▶ [WORK ORDER]
Whatever the records say, give every one of them again exactly.
═══
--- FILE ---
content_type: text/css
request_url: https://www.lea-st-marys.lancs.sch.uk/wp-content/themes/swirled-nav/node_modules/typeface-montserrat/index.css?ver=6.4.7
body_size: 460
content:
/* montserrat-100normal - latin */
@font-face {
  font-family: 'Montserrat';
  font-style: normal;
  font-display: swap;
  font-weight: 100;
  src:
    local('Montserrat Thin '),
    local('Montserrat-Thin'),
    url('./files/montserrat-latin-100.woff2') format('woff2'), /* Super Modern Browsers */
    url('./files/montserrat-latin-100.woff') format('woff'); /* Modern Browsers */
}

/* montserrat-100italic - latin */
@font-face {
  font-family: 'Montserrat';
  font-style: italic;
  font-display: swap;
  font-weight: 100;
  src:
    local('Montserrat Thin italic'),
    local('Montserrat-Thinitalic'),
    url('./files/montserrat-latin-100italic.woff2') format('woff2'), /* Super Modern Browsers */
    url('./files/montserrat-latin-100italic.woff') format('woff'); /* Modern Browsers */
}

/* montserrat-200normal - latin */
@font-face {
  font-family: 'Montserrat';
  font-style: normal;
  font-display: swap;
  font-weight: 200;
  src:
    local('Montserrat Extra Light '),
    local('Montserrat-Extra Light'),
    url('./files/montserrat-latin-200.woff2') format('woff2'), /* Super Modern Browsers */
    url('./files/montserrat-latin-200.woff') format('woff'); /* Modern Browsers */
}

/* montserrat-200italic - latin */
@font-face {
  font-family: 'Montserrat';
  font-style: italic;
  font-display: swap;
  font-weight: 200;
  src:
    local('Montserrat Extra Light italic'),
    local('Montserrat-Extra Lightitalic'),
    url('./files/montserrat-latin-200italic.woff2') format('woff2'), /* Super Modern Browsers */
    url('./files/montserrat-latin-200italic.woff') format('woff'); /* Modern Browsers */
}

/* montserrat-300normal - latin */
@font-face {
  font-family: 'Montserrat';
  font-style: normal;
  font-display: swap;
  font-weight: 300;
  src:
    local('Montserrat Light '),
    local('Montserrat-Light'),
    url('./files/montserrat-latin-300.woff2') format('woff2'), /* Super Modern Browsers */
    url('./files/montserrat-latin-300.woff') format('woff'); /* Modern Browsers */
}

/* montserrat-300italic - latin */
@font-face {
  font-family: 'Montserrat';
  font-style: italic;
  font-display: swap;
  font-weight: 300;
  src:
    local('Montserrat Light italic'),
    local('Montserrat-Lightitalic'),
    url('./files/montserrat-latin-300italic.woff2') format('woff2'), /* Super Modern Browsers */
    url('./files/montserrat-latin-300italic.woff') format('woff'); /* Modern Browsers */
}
═══
▶ [RESULT FOR THIS EXERCISE]
--- FILE ---
content_type: text/css
request_url: https://www.lea-st-marys.lancs.sch.uk/wp-content/themes/swirled-nav/node_modules/typeface-montserrat/index.css?ver=6.4.7
body_size: 460
content:
/* montserrat-100normal - latin */
@font-face {
  font-family: 'Montserrat';
  font-style: normal;
  font-display: swap;
  font-weight: 100;
  src:
    local('Montserrat Thin '),
    local('Montserrat-Thin'),
    url('./files/montserrat-latin-100.woff2') format('woff2'), /* Super Modern Browsers */
    url('./files/montserrat-latin-100.woff') format('woff'); /* Modern Browsers */
}

/* montserrat-100italic - latin */
@font-face {
  font-family: 'Montserrat';
  font-style: italic;
  font-display: swap;
  font-weight: 100;
  src:
    local('Montserrat Thin italic'),
    local('Montserrat-Thinitalic'),
    url('./files/montserrat-latin-100italic.woff2') format('woff2'), /* Super Modern Browsers */
    url('./files/montserrat-latin-100italic.woff') format('woff'); /* Modern Browsers */
}

/* montserrat-200normal - latin */
@font-face {
  font-family: 'Montserrat';
  font-style: normal;
  font-display: swap;
  font-weight: 200;
  src:
    local('Montserrat Extra Light '),
    local('Montserrat-Extra Light'),
    url('./files/montserrat-latin-200.woff2') format('woff2'), /* Super Modern Browsers */
    url('./files/montserrat-latin-200.woff') format('woff'); /* Modern Browsers */
}

/* montserrat-200italic - latin */
@font-face {
  font-family: 'Montserrat';
  font-style: italic;
  font-display: swap;
  font-weight: 200;
  src:
    local('Montserrat Extra Light italic'),
    local('Montserrat-Extra Lightitalic'),
    url('./files/montserrat-latin-200italic.woff2') format('woff2'), /* Super Modern Browsers */
    url('./files/montserrat-latin-200italic.woff') format('woff'); /* Modern Browsers */
}

/* montserrat-300normal - latin */
@font-face {
  font-family: 'Montserrat';
  font-style: normal;
  font-display: swap;
  font-weight: 300;
  src:
    local('Montserrat Light '),
    local('Montserrat-Light'),
    url('./files/montserrat-latin-300.woff2') format('woff2'), /* Super Modern Browsers */
    url('./files/montserrat-latin-300.woff') format('woff'); /* Modern Browsers */
}

/* montserrat-300italic - latin */
@font-face {
  font-family: 'Montserrat';
  font-style: italic;
  font-display: swap;
  font-weight: 300;
  src:
    local('Montserrat Light italic'),
    local('Montserrat-Lightitalic'),
    url('./files/montserrat-latin-300italic.woff2') format('woff2'), /* Super Modern Browsers */
    url('./files/montserrat-latin-300italic.woff') format('woff'); /* Modern Browsers */
}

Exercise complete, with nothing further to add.